Облако — это просто чужой компьютер, что, вероятно, означает, что он немного быстрее
И хотя вы получаете преимущества локальной обработки, вы также получаете и недостатки. Главный из них заключается в том, что ваш ноутбук почти наверняка значительно менее мощный, чем компьютеры, которые использует профессиональная служба транскрипции. Например, я загрузил звук из 24-минутного интервью в Whisper, работающий на моем M1 MacBook Pro; расшифровка всего файла заняла около 52 минут. (Да, я действительно убедился, что он использует версию Python для Apple Silicon, а не для Intel.) Оттер выплюнул стенограмму менее чем за восемь минут.
Однако у технологии OpenAI есть одно большое преимущество — цена. Облачные службы подписки почти наверняка будут стоить вам денег, если вы используете их профессионально (у Otter есть бесплатный уровень, но предстоящие изменения сделают его менее полезным для людей, которые часто расшифровывают вещи), а встроенные функции транскрипции -на такие платформы, как Microsoft Word или Pixel требуют, чтобы вы платили за отдельное программное или аппаратное обеспечение.
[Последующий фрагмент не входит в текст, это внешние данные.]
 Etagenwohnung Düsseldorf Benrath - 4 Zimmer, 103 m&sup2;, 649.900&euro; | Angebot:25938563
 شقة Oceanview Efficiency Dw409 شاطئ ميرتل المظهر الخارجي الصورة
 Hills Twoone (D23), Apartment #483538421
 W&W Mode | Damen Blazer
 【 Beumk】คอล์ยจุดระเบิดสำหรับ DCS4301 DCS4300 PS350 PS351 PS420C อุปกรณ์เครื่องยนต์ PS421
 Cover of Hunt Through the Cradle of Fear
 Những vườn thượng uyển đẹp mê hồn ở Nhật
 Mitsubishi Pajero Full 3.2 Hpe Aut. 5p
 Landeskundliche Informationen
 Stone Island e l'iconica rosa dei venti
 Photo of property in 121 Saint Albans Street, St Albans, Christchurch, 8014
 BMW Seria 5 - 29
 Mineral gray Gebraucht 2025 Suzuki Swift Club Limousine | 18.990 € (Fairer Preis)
Stage Whisper — и сам Whisper — бесплатен и может работать на уже имеющемся у вас компьютере.
Опять же, OpenAI возлагает большие надежды на Whisper, чем на основу для приложения для безопасной транскрипции, и я очень взволнован тем, что исследователи в конечном итоге будут делать с ним или что они узнают, глядя на модель машинного обучения, которая была обучена. на «680 000 часов многоязычных и многозадачных контролируемых данных, собранных из Интернета». Но тот факт, что сегодня он также имеет реальное практическое применение, делает его еще более захватывающим.